* begin DATA PROVIDED *

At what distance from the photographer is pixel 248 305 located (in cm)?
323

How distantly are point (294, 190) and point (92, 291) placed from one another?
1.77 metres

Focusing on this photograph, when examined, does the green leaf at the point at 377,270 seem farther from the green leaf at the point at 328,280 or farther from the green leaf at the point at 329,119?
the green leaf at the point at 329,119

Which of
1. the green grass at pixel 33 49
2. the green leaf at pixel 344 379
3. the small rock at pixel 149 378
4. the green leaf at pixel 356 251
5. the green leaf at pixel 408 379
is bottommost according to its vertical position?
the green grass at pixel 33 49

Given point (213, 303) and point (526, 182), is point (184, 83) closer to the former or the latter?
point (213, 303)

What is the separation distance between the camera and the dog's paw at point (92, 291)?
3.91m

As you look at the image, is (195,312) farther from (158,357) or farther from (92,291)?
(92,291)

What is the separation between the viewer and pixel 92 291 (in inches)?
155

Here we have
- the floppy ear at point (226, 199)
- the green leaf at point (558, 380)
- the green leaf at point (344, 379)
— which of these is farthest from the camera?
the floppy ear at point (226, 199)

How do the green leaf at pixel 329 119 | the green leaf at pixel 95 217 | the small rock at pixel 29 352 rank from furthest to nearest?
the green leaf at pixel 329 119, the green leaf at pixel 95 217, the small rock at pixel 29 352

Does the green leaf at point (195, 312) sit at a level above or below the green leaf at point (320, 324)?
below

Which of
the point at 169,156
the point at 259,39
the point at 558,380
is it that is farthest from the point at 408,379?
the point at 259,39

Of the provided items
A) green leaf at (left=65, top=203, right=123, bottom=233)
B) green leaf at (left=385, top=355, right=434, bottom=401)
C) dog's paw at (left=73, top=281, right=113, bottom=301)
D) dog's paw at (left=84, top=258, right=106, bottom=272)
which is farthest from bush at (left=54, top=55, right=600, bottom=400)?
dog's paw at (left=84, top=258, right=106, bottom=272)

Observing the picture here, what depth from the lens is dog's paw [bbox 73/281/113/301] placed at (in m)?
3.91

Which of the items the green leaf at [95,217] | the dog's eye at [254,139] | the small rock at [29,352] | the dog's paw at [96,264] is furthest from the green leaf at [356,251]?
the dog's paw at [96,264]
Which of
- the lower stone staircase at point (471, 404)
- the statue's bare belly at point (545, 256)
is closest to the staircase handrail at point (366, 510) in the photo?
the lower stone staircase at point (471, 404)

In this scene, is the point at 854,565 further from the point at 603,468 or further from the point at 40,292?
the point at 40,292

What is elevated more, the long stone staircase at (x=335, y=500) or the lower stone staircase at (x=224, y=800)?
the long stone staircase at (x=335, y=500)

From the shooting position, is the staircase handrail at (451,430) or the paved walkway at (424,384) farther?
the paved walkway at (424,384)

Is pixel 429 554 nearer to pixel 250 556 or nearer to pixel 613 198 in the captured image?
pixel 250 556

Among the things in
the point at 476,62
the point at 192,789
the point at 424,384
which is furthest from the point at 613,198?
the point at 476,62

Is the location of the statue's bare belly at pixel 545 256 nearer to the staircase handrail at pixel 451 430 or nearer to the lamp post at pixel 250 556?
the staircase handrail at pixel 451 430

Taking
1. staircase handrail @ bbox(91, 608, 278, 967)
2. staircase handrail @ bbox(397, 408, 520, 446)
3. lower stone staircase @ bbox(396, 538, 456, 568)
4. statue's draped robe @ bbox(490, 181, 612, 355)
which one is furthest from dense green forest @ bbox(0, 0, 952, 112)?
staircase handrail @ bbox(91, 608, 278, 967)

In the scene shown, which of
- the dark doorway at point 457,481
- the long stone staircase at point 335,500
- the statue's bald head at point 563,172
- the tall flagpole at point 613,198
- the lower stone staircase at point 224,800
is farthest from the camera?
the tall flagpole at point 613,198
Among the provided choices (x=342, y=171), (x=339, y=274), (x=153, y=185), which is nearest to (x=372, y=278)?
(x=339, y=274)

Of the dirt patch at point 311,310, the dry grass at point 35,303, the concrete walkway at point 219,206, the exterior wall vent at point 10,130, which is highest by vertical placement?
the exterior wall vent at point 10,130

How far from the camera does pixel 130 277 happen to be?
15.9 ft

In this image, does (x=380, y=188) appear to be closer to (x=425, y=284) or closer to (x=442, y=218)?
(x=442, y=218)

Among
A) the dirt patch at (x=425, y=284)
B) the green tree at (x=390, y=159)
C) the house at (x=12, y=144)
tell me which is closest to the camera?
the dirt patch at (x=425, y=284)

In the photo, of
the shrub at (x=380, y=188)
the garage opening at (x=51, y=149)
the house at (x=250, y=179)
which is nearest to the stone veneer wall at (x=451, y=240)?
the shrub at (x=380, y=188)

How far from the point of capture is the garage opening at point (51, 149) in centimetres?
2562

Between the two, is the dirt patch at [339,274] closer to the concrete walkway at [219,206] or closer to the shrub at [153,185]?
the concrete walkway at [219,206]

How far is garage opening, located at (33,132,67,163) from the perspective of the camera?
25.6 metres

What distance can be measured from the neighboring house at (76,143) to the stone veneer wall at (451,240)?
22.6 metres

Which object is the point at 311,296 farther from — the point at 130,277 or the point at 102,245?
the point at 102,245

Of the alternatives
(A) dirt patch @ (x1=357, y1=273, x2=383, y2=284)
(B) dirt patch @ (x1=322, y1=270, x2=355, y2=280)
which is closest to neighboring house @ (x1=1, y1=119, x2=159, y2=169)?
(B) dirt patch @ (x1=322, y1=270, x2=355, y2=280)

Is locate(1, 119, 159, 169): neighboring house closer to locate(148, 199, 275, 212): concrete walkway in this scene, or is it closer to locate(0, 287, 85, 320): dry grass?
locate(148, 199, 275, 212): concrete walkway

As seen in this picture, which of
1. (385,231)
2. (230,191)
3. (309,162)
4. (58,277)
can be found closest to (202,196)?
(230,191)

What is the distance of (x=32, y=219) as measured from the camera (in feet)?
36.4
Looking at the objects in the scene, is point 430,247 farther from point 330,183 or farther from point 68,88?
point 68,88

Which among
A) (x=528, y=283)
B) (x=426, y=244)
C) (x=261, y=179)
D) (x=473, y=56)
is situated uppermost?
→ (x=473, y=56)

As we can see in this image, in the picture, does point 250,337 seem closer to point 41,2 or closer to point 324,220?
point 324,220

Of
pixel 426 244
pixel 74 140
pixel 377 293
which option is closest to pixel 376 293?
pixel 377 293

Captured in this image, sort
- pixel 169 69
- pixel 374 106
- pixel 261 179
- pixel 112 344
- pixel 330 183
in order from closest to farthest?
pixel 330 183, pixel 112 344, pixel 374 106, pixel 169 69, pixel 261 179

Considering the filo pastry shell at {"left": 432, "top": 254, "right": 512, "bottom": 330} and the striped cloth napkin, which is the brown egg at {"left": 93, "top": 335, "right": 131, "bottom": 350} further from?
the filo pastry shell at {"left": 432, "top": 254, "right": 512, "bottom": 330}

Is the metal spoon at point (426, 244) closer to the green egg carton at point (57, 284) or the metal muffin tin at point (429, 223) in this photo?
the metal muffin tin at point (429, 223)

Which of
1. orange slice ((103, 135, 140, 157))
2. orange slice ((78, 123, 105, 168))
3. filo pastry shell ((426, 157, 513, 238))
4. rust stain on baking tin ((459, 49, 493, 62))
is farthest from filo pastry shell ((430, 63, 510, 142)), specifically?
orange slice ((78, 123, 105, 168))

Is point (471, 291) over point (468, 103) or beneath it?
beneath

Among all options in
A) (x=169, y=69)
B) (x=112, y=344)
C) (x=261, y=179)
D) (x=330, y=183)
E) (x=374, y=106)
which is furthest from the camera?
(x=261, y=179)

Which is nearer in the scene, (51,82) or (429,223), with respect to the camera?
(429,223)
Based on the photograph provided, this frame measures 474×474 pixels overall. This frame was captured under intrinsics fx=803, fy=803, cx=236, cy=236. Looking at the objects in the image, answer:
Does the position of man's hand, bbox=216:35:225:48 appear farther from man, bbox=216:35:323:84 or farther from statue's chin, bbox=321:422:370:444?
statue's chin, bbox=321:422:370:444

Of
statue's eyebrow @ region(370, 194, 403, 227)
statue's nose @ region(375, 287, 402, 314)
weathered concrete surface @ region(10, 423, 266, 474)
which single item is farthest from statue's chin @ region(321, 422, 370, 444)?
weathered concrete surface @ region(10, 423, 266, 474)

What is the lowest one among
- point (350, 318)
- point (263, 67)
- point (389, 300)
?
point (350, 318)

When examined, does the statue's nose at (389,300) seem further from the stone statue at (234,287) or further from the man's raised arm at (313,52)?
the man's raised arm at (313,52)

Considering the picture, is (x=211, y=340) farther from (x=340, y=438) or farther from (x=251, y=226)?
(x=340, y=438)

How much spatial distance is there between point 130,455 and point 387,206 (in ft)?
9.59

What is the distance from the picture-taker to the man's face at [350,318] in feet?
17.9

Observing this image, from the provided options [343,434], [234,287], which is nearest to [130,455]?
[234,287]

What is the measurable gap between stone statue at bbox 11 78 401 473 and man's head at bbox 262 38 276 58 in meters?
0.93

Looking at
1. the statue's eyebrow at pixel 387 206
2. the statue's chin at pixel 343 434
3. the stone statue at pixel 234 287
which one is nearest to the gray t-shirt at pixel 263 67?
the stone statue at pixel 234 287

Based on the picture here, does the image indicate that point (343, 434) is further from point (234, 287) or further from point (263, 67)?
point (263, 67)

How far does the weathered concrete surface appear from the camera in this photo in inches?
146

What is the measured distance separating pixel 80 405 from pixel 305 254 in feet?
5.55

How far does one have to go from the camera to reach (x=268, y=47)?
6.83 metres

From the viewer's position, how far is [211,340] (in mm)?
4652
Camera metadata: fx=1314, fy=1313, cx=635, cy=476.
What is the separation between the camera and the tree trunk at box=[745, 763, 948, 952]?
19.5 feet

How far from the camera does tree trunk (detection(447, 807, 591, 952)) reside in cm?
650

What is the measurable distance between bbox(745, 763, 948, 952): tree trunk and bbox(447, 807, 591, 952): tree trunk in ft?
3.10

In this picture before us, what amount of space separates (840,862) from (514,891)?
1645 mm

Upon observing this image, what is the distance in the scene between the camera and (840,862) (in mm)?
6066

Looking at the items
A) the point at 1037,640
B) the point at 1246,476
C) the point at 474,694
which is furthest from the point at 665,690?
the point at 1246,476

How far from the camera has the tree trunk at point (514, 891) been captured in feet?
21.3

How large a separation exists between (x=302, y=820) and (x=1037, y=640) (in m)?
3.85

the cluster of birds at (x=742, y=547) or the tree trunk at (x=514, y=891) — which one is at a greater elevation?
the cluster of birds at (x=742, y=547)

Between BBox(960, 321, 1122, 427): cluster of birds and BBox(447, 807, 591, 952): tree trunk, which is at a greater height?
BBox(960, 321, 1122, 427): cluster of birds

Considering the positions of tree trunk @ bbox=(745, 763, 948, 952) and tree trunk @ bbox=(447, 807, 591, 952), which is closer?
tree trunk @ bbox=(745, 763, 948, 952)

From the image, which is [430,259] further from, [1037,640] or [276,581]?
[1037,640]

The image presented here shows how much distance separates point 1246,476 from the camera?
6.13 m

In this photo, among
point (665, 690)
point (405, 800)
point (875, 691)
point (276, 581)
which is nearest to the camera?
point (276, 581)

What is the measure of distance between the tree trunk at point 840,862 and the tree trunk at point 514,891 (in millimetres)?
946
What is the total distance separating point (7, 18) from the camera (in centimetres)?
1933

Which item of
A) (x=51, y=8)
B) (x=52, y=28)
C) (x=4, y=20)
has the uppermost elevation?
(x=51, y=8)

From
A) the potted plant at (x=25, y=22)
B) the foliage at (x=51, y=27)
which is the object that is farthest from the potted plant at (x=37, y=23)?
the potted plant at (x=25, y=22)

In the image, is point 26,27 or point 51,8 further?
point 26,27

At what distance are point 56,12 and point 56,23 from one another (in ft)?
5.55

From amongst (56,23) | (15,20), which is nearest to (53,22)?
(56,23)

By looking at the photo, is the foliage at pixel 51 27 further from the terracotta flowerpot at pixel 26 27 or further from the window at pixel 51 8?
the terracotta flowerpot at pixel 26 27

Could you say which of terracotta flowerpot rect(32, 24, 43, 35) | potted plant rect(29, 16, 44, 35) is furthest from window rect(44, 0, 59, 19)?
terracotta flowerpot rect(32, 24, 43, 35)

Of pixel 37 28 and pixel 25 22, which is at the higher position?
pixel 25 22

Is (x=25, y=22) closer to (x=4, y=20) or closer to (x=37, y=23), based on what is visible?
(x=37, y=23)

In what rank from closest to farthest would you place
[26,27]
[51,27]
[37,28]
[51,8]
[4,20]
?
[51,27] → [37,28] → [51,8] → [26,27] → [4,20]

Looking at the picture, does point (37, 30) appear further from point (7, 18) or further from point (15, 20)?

* end DATA PROVIDED *

→ **DO THIS**:
Recast the data from its first line through the line containing "1.77 metres" as a numbered list, leaving out blank lines.

→ **THE REPLY**:
1. At what distance from the photographer is pixel 248 305 located (in cm)?
2. 323
3. How distantly are point (294, 190) and point (92, 291) placed from one another?
4. 1.77 metres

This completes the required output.